Indian government officials appear to be dragging their feet when it comes to drafting new cryptocurrency regulations for the country. An inter-ministerial committee has been formed and has met several times, ostensibly to lift the existing quasi-ban within India. The “ban” is the result of actions taken in April of 2018 by the Reserve Bank of India (RBI) prohibiting any bank that it regulates from dealing in any way whatsoever to provide service to a “Virtual Currency” company of any kind. The Supreme Court, however, may soon step into the fray and remove the ban on its own.
The new rule went into effect on July 25, 2018, even though the RBI admitted that it could have done more due diligence before issuing its orders. The rules were specific: “In view of the associated risks, it has been decided that, with immediate effect, entities regulated by the Reserve Bank shall not deal in VCs or provide services for facilitating any person or entity in dealing with or settling VCs. Such services include maintaining accounts, registering, trading, settling, clearing, giving loans against virtual tokens, accepting them as collateral, opening accounts of exchanges dealing with them and transfer / receipt of money in accounts relating to purchase/ sale of VCs.”

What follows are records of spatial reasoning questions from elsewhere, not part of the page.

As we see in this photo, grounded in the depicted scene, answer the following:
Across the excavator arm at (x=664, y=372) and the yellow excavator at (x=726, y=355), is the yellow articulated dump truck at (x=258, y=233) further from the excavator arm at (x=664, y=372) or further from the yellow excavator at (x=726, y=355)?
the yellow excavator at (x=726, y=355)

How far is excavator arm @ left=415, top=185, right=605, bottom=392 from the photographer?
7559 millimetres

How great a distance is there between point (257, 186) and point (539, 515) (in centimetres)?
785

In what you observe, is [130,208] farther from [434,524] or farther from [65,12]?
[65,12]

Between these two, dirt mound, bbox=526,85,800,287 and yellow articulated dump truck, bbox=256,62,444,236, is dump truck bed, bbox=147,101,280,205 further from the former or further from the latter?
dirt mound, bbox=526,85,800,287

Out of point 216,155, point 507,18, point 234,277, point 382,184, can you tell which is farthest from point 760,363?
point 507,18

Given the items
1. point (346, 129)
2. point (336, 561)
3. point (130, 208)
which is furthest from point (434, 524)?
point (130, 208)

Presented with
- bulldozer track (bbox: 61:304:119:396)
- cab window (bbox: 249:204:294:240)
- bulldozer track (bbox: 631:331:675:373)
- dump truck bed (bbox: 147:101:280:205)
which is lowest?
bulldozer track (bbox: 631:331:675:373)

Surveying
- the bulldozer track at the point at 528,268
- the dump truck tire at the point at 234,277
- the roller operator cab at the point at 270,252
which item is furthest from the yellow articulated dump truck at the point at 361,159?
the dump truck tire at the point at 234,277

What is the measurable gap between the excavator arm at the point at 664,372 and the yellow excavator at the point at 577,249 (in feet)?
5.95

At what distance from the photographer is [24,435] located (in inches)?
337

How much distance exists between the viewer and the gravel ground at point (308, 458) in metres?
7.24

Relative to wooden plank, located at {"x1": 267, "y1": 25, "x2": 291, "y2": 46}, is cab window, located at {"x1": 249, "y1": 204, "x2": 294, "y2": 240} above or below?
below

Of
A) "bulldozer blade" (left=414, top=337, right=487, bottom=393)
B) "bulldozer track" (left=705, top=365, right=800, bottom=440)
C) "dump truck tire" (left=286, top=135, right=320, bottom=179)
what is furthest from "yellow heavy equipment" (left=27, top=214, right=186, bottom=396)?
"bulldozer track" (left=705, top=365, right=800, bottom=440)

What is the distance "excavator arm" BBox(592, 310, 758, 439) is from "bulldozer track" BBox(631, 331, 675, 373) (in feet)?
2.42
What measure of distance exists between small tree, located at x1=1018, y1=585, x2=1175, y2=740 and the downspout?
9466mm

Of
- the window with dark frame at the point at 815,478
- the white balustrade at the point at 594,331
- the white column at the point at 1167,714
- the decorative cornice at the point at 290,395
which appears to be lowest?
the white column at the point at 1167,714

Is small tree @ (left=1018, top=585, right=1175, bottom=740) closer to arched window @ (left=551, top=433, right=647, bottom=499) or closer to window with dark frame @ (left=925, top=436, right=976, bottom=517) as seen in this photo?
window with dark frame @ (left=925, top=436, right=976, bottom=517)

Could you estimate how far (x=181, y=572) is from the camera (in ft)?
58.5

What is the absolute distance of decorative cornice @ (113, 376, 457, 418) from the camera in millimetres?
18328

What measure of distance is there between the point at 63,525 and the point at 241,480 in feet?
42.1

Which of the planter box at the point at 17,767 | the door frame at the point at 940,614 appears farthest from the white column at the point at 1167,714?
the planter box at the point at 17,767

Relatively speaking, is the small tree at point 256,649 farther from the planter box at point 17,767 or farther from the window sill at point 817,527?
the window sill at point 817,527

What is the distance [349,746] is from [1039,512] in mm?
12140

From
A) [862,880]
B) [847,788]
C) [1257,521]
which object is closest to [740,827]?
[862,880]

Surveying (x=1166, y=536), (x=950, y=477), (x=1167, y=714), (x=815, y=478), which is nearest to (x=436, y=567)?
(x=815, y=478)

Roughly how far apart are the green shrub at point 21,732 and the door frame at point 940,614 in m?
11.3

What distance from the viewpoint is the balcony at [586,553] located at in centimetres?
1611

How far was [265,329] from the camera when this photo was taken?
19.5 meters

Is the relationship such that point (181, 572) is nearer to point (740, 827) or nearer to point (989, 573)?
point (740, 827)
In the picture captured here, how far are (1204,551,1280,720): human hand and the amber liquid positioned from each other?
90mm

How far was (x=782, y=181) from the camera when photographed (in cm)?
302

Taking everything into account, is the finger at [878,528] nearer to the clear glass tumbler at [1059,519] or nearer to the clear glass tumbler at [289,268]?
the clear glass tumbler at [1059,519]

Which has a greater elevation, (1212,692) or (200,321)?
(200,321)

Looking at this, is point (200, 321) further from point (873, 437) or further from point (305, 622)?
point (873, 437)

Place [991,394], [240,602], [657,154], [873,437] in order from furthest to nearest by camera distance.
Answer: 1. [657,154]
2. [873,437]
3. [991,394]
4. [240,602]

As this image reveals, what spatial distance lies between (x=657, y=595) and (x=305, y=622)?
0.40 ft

Suddenly exchanges could not settle in fiat with clients, unless through overseas accounts. Zebpay, one of three domestic crypto exchanges, had to shut its doors. Various groups filed petitions and lawsuits, while putting pressure on public officials to institute new laws. Several crypto related court cases are now presently pending with the Supreme Court, and the word on the street is that the Court has given the government four weeks to finalize regulations or it will rule on its pending cases. Internal sources contend that the Court will reverse the current ban imposed by the RBI.
We reported in January that the inter-ministerial committee was gradually forming a more favorable consensus about cryptocurrencies. According to one insider acquainted with committee discussions: “We have already had two meetings. There is a general consensus that cryptocurrency cannot be dismissed as completely illegal. It needs to be legalised with strong riders. Deliberations are on. We will have more clarity soon.”
There have been no further pronouncements from this inter-ministerial group, other than that they take the subject matter very seriously, want to do the right thing for the country, but believe that they must proceed with “utmost caution”. They have published no timetables or submitted any preliminary regulations for review and feedback.
The Supreme Court, however, is hearing cases where it is posited that the RBI acted without constitutional support, and its actions are causing irreparable harm to existing businesses. The Court is apparently losing its patience, the reason for the mandate to act or else the Court will independently rule. It is doubtful whether the government committee could produce new rules within the four-week period given by the Court.
Crypto enthusiasts in India, however, are once again holding their collective breath to see if current actions to lift the cryptocurrency ban and permit regulated exchange trading again will be successful. The clock is ticking.